Planalto reage a fala de Trump e defende contra-ataque – Paulo Figueiredo

Presidente Lula já reagiu às declarações e afirmou que o líder americano não tem que se meter nas eleições brasileiras

Integrantes do Palácio do Planalto e do Itamaraty reagiram, nesta quarta-feira (17/6), às declarações do presidente dos Estados Unidos, Donald Trump, sobre o cenário político brasileiro.

O líder americano afirmou, ao ser questionado sobre o resultado do julgamento do deputado cassado Eduardo Bolsonaro (PL-SP), que “o Brasil está se tornando um país duro politicamente, perigoso politicamente. Está meio desagradável”.

No Itamaraty, diplomatas admitem, sob reserva, preocupação com possíveis sinais de interferência no processo eleitoral de 2026.

Já no Palácio do Planalto, auxiliares classificam as falas como “perigosas” diante do atual cenário político e defendem resposta firme e rápida do governo brasileiro.

Uma fonte disse à coluna, sob reserva, que a gestão petista “deve ir para cima”.

O que diz Lula

Mais cedo, o presidente Lula reagiu diretamente às declarações. Em coletiva, afirmou que Trump “não tem o direito” de se meter nas eleições brasileiras, independentemente de preferências políticas.

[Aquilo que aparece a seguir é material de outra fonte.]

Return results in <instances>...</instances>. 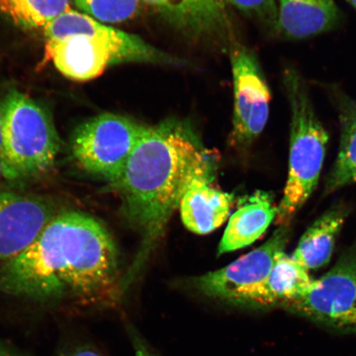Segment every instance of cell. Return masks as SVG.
Returning <instances> with one entry per match:
<instances>
[{
    "label": "cell",
    "mask_w": 356,
    "mask_h": 356,
    "mask_svg": "<svg viewBox=\"0 0 356 356\" xmlns=\"http://www.w3.org/2000/svg\"><path fill=\"white\" fill-rule=\"evenodd\" d=\"M126 284L109 230L86 212H58L32 244L0 265V293L41 302L113 306Z\"/></svg>",
    "instance_id": "obj_1"
},
{
    "label": "cell",
    "mask_w": 356,
    "mask_h": 356,
    "mask_svg": "<svg viewBox=\"0 0 356 356\" xmlns=\"http://www.w3.org/2000/svg\"><path fill=\"white\" fill-rule=\"evenodd\" d=\"M213 172L211 151L189 124L168 119L148 127L113 186L127 220L143 238L140 257L163 232L191 181Z\"/></svg>",
    "instance_id": "obj_2"
},
{
    "label": "cell",
    "mask_w": 356,
    "mask_h": 356,
    "mask_svg": "<svg viewBox=\"0 0 356 356\" xmlns=\"http://www.w3.org/2000/svg\"><path fill=\"white\" fill-rule=\"evenodd\" d=\"M46 57L65 77L88 81L109 67L124 63L179 65L135 34L102 24L86 13L70 10L43 29Z\"/></svg>",
    "instance_id": "obj_3"
},
{
    "label": "cell",
    "mask_w": 356,
    "mask_h": 356,
    "mask_svg": "<svg viewBox=\"0 0 356 356\" xmlns=\"http://www.w3.org/2000/svg\"><path fill=\"white\" fill-rule=\"evenodd\" d=\"M283 75L291 113V140L287 181L275 220L289 226L318 184L329 136L300 74L289 67Z\"/></svg>",
    "instance_id": "obj_4"
},
{
    "label": "cell",
    "mask_w": 356,
    "mask_h": 356,
    "mask_svg": "<svg viewBox=\"0 0 356 356\" xmlns=\"http://www.w3.org/2000/svg\"><path fill=\"white\" fill-rule=\"evenodd\" d=\"M3 162L15 180L51 170L61 142L53 120L43 106L17 89L2 104Z\"/></svg>",
    "instance_id": "obj_5"
},
{
    "label": "cell",
    "mask_w": 356,
    "mask_h": 356,
    "mask_svg": "<svg viewBox=\"0 0 356 356\" xmlns=\"http://www.w3.org/2000/svg\"><path fill=\"white\" fill-rule=\"evenodd\" d=\"M148 127L126 115H97L75 129L71 153L83 171L113 186Z\"/></svg>",
    "instance_id": "obj_6"
},
{
    "label": "cell",
    "mask_w": 356,
    "mask_h": 356,
    "mask_svg": "<svg viewBox=\"0 0 356 356\" xmlns=\"http://www.w3.org/2000/svg\"><path fill=\"white\" fill-rule=\"evenodd\" d=\"M282 309L337 332L356 335V252H347L330 271Z\"/></svg>",
    "instance_id": "obj_7"
},
{
    "label": "cell",
    "mask_w": 356,
    "mask_h": 356,
    "mask_svg": "<svg viewBox=\"0 0 356 356\" xmlns=\"http://www.w3.org/2000/svg\"><path fill=\"white\" fill-rule=\"evenodd\" d=\"M234 83L232 139L248 148L264 131L270 114V91L251 50L236 47L231 54Z\"/></svg>",
    "instance_id": "obj_8"
},
{
    "label": "cell",
    "mask_w": 356,
    "mask_h": 356,
    "mask_svg": "<svg viewBox=\"0 0 356 356\" xmlns=\"http://www.w3.org/2000/svg\"><path fill=\"white\" fill-rule=\"evenodd\" d=\"M289 234V226H279L261 247L224 268L195 278V289L212 299L232 304L236 298L264 282L279 253L286 248Z\"/></svg>",
    "instance_id": "obj_9"
},
{
    "label": "cell",
    "mask_w": 356,
    "mask_h": 356,
    "mask_svg": "<svg viewBox=\"0 0 356 356\" xmlns=\"http://www.w3.org/2000/svg\"><path fill=\"white\" fill-rule=\"evenodd\" d=\"M57 213L46 199L0 191V261L24 251Z\"/></svg>",
    "instance_id": "obj_10"
},
{
    "label": "cell",
    "mask_w": 356,
    "mask_h": 356,
    "mask_svg": "<svg viewBox=\"0 0 356 356\" xmlns=\"http://www.w3.org/2000/svg\"><path fill=\"white\" fill-rule=\"evenodd\" d=\"M314 279L309 270L286 252H280L266 279L232 302L249 308L282 307L308 289Z\"/></svg>",
    "instance_id": "obj_11"
},
{
    "label": "cell",
    "mask_w": 356,
    "mask_h": 356,
    "mask_svg": "<svg viewBox=\"0 0 356 356\" xmlns=\"http://www.w3.org/2000/svg\"><path fill=\"white\" fill-rule=\"evenodd\" d=\"M213 178V172L194 178L181 200V221L195 234L213 232L230 215L234 197L211 186Z\"/></svg>",
    "instance_id": "obj_12"
},
{
    "label": "cell",
    "mask_w": 356,
    "mask_h": 356,
    "mask_svg": "<svg viewBox=\"0 0 356 356\" xmlns=\"http://www.w3.org/2000/svg\"><path fill=\"white\" fill-rule=\"evenodd\" d=\"M173 28L191 37H206L224 29L228 0H140Z\"/></svg>",
    "instance_id": "obj_13"
},
{
    "label": "cell",
    "mask_w": 356,
    "mask_h": 356,
    "mask_svg": "<svg viewBox=\"0 0 356 356\" xmlns=\"http://www.w3.org/2000/svg\"><path fill=\"white\" fill-rule=\"evenodd\" d=\"M277 32L284 38L306 39L329 32L341 13L334 0H278Z\"/></svg>",
    "instance_id": "obj_14"
},
{
    "label": "cell",
    "mask_w": 356,
    "mask_h": 356,
    "mask_svg": "<svg viewBox=\"0 0 356 356\" xmlns=\"http://www.w3.org/2000/svg\"><path fill=\"white\" fill-rule=\"evenodd\" d=\"M277 207L270 195L257 191L229 217L228 225L218 248V255L249 246L264 234L277 217Z\"/></svg>",
    "instance_id": "obj_15"
},
{
    "label": "cell",
    "mask_w": 356,
    "mask_h": 356,
    "mask_svg": "<svg viewBox=\"0 0 356 356\" xmlns=\"http://www.w3.org/2000/svg\"><path fill=\"white\" fill-rule=\"evenodd\" d=\"M346 216L343 207H335L318 218L302 236L291 256L293 259L309 271L326 266Z\"/></svg>",
    "instance_id": "obj_16"
},
{
    "label": "cell",
    "mask_w": 356,
    "mask_h": 356,
    "mask_svg": "<svg viewBox=\"0 0 356 356\" xmlns=\"http://www.w3.org/2000/svg\"><path fill=\"white\" fill-rule=\"evenodd\" d=\"M339 115V151L327 177V193L356 184V102L349 99H341Z\"/></svg>",
    "instance_id": "obj_17"
},
{
    "label": "cell",
    "mask_w": 356,
    "mask_h": 356,
    "mask_svg": "<svg viewBox=\"0 0 356 356\" xmlns=\"http://www.w3.org/2000/svg\"><path fill=\"white\" fill-rule=\"evenodd\" d=\"M70 8V0H0V13L25 30L44 29Z\"/></svg>",
    "instance_id": "obj_18"
},
{
    "label": "cell",
    "mask_w": 356,
    "mask_h": 356,
    "mask_svg": "<svg viewBox=\"0 0 356 356\" xmlns=\"http://www.w3.org/2000/svg\"><path fill=\"white\" fill-rule=\"evenodd\" d=\"M74 3L83 13L104 24L135 19L143 6L140 0H74Z\"/></svg>",
    "instance_id": "obj_19"
},
{
    "label": "cell",
    "mask_w": 356,
    "mask_h": 356,
    "mask_svg": "<svg viewBox=\"0 0 356 356\" xmlns=\"http://www.w3.org/2000/svg\"><path fill=\"white\" fill-rule=\"evenodd\" d=\"M228 3L239 10L264 21L271 28H277V0H228Z\"/></svg>",
    "instance_id": "obj_20"
},
{
    "label": "cell",
    "mask_w": 356,
    "mask_h": 356,
    "mask_svg": "<svg viewBox=\"0 0 356 356\" xmlns=\"http://www.w3.org/2000/svg\"><path fill=\"white\" fill-rule=\"evenodd\" d=\"M128 332L136 356H159L132 326L128 327Z\"/></svg>",
    "instance_id": "obj_21"
},
{
    "label": "cell",
    "mask_w": 356,
    "mask_h": 356,
    "mask_svg": "<svg viewBox=\"0 0 356 356\" xmlns=\"http://www.w3.org/2000/svg\"><path fill=\"white\" fill-rule=\"evenodd\" d=\"M57 356H102L97 353V350H93L91 347L87 346H80L74 347L67 350L62 351V353Z\"/></svg>",
    "instance_id": "obj_22"
},
{
    "label": "cell",
    "mask_w": 356,
    "mask_h": 356,
    "mask_svg": "<svg viewBox=\"0 0 356 356\" xmlns=\"http://www.w3.org/2000/svg\"><path fill=\"white\" fill-rule=\"evenodd\" d=\"M0 356H26V355L0 337Z\"/></svg>",
    "instance_id": "obj_23"
},
{
    "label": "cell",
    "mask_w": 356,
    "mask_h": 356,
    "mask_svg": "<svg viewBox=\"0 0 356 356\" xmlns=\"http://www.w3.org/2000/svg\"><path fill=\"white\" fill-rule=\"evenodd\" d=\"M2 179L15 181V178H13L10 169H8L6 163L0 159V180Z\"/></svg>",
    "instance_id": "obj_24"
},
{
    "label": "cell",
    "mask_w": 356,
    "mask_h": 356,
    "mask_svg": "<svg viewBox=\"0 0 356 356\" xmlns=\"http://www.w3.org/2000/svg\"><path fill=\"white\" fill-rule=\"evenodd\" d=\"M0 159H1L3 162V151L2 144V104H0Z\"/></svg>",
    "instance_id": "obj_25"
},
{
    "label": "cell",
    "mask_w": 356,
    "mask_h": 356,
    "mask_svg": "<svg viewBox=\"0 0 356 356\" xmlns=\"http://www.w3.org/2000/svg\"><path fill=\"white\" fill-rule=\"evenodd\" d=\"M356 10V0H347Z\"/></svg>",
    "instance_id": "obj_26"
}]
</instances>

“Ele tem o direito de ter suas preferências ideológicas e eleitorais. Só espero que ele não fira o código de respeito entre nações soberanas. Ele pode gostar do Bolsonaro, do pai, do filho, do neto, não tem problema. Agora, não se meta nas eleições do Brasil, porque isso é um problema do Brasil”, disse Lula.

Lula também afirmou que Trump deveria “aprender” com o Brasil a realizar eleições “mais tranquilas”. O presidente voltou a defender o sistema de votação por urnas eletrônicas, como já havia feito mais cedo em conversa vazada.

“Os Estados Unidos poderiam aprender com o Brasil a fazer eleições mais tranquilas, mais leves e menos conturbadas. Não tem país no mundo que tenha um sistema de urna eletrônica como o nosso, em que, duas horas após o encerramento da votação, a gente já sabe o resultado nos 27 estados da Federação. Já sabe quem é o presidente eleito, quem são os governadores, os senadores e os deputados. A gente não fica no século passado, com voto em papel. Uma lista com 500 nomes, a gente não fica. Então, se tem alguém que precisa aprender com as eleições civilizadas do Brasil, é o meu amigo Trump”, afirmou Lula.